Caritas
In occasione dei recenti cambiamenti avvenuti all’interno dell’Associazione Abramo abbiamo fatto alcune domande alla dottoressa Silvia Canuti, confermata alla direzione dell’Associazione.
L’associazione Abramo è divenuta un Ente della Diocesi di Mantova. Cosa significa questo? Cosa cambia nei riguardi delle persone servite?
L’Associazione Abramo si è espansa molto e in modo capillare, lavorando in rete con Servizi Sociali, CPS, Ser.T, Uonpia su tutto il territorio della provincia e della diocesi per accogliere persone, minori e famiglie in stato di fragilità. Diventa ora un Ente della Diocesi di Mantova, deputato proprio alle accoglienze residenziali, per meglio esprimere la volontà della Diocesi di proseguire il lavoro di accoglienza, cura, accompagnamento dei bisognosi che trovano nei servizi di Abramo una possibilità 'finestra', per un lasso di tempo, accompagnati da operatori qualificati che guidano le scelte per riportare le persone in autonomia o, quanto meno, lontano dalla strada e dal nulla che spesso diventa molto pesante da gestire. Si tratta di un grande impegno della Diocesi a sostenere le attività in nome della carità della Chiesa che è in Mantova.
La pandemia ha messo maggiormente in luce situazioni di fragilità e disagio nelle persone, dando vita anche a nuove povertà di fronte alle quali non possiamo far finta di niente.

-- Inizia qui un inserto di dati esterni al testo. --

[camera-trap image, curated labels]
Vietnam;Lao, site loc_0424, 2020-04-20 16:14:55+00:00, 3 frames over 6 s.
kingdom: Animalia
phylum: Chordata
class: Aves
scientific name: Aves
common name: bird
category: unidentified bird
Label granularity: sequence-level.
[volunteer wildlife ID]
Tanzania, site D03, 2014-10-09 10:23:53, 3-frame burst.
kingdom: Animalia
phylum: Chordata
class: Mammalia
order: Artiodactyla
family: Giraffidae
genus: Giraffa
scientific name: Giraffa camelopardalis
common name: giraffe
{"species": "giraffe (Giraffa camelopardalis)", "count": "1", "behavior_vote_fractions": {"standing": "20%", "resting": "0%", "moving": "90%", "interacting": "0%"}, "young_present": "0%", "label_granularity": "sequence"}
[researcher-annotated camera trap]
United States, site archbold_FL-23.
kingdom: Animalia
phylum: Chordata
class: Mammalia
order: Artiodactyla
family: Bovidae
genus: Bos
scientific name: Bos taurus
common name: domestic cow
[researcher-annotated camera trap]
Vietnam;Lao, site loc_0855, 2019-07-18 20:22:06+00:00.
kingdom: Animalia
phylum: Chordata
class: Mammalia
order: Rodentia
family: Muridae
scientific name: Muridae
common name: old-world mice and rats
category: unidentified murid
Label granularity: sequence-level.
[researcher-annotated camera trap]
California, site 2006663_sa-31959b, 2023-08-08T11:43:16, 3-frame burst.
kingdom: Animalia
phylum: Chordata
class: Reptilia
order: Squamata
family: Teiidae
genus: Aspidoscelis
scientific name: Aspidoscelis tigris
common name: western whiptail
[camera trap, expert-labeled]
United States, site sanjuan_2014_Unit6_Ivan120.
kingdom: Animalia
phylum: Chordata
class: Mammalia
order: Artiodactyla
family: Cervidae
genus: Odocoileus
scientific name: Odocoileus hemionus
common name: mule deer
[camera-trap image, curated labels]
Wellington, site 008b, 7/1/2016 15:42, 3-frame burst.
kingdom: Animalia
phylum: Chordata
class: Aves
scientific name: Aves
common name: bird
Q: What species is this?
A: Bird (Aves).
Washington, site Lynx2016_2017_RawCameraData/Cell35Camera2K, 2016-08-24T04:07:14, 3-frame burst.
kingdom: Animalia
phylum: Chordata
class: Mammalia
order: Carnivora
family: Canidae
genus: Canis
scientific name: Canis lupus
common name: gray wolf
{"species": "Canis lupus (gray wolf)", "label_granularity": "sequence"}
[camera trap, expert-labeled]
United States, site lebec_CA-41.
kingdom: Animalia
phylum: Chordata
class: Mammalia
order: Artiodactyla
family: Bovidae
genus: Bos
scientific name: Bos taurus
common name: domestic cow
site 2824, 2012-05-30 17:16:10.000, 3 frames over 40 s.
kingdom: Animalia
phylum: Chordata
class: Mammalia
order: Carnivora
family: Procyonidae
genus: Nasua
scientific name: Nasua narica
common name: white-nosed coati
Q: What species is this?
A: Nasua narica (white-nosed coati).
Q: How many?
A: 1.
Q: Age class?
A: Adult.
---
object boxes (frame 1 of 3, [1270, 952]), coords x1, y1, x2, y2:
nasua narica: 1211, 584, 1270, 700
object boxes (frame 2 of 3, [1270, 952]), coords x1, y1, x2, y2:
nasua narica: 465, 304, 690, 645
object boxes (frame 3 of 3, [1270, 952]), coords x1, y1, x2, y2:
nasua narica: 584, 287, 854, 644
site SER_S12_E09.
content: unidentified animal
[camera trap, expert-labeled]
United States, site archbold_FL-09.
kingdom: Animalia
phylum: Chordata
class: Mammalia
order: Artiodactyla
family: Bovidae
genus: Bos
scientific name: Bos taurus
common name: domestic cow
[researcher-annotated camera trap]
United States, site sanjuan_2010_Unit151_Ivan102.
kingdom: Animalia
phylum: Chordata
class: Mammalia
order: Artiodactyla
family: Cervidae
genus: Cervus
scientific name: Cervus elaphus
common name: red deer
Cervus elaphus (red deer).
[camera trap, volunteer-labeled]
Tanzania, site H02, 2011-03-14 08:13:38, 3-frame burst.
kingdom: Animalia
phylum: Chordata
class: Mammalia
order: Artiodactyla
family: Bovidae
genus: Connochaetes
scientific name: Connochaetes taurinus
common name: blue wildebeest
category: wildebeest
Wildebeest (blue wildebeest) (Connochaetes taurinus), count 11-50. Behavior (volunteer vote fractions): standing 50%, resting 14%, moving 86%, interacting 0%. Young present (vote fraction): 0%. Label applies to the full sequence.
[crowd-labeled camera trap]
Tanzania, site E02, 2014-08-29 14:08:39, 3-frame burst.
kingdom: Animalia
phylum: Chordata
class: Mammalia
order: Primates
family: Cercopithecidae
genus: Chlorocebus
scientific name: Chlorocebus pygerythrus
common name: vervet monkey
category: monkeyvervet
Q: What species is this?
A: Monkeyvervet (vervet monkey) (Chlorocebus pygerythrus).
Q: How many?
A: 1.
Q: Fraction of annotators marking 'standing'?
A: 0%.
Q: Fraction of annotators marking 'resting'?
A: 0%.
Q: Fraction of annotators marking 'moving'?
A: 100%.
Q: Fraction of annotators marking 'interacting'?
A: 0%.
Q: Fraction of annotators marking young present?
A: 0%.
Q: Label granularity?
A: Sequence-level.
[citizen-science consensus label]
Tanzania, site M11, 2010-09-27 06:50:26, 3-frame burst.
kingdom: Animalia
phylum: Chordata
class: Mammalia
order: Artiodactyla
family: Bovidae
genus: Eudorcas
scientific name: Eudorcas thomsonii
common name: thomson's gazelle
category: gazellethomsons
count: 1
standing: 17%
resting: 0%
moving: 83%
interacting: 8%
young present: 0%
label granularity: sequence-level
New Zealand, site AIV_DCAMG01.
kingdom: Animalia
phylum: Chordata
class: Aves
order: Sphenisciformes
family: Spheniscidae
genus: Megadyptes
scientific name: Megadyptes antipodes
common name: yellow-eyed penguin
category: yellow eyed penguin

Quali le ricadute per l’associazione Abramo?
La pandemia ha impoverito i poveri. Questo ha reso i servizi di accoglienza ancora più bisognosi di strumenti di formazione per meglio comunicare, contenere le ansie e le paure, in modo assertivo. Il Covid ci ha imposto tempi differenti, la capacità di riuscire a rendere la normale relazione con gli ospiti dentro a comunicazioni telefoniche apparentemente fredde, ma ben mediate dalla costanza, dall’abilità alla modifica del tono della voce, dal non avere fretta, dal sapere di non poter dire frasi sminuenti il grave momento, accogliendo con nuove modalità.
Siamo stati provati anche sul fronte delle richieste alimentari, che hanno visto una improvvisa impennata con un impegno economico molto significativo, ma non possiamo non guardare ai bisogni del nostro territorio, ed è per questo che sono nati due nuovi servizi: un servizio di housing nel basso mantovano e una Comunità minori accreditata a San Martino Gusnago.
Quali gli obiettivi e medio e lungo termine di Abramo?
Gli obiettivi che abbiamo davanti sono quelli di riuscire, nei percorsi di accoglienza, a riportare il maggior numero possibile di situazioni verso una nuova autonomia, che dobbiamo considerare possa anche avere linee nuove e diverse da ciò che è stato. Si tratta di fare un pezzetto di strada insieme, senza giudicare, senza alzare la voce, senza crearsi aspettative, bensì motivando, facendo crescere la voglia di 'rinascere'.
Fra gli obiettivi c’è sicuramente la continua e approfondita collaborazione con i Servizi Sociali sul territorio e con tutti gli Enti che si occupano di disagio e di fragilità, ma anche l’apertura al territorio dei nostri servizi, perché il disagio non è vergogna, non è colpa, e una comunità accogliente e aperta, non giudicante, è una comunità sana, che cresce i propri figli con l’ideale del Vangelo di Matteo: “avevo fame, sete, ero straniero, nudo, in carcere, malato… E mi avete dato da mangiare, da bere, mi avete accolto, vestito, mi avete visitato…”, come se fosse normale fare esattamente ciò che oggi è un po’ lasciato a noi, ma che in realtà deve essere di ciascun cristiano: essere facchini della carità, come ricordava don Oreste Benzi, fondatore della Comunità Papa Giovanni XXIII.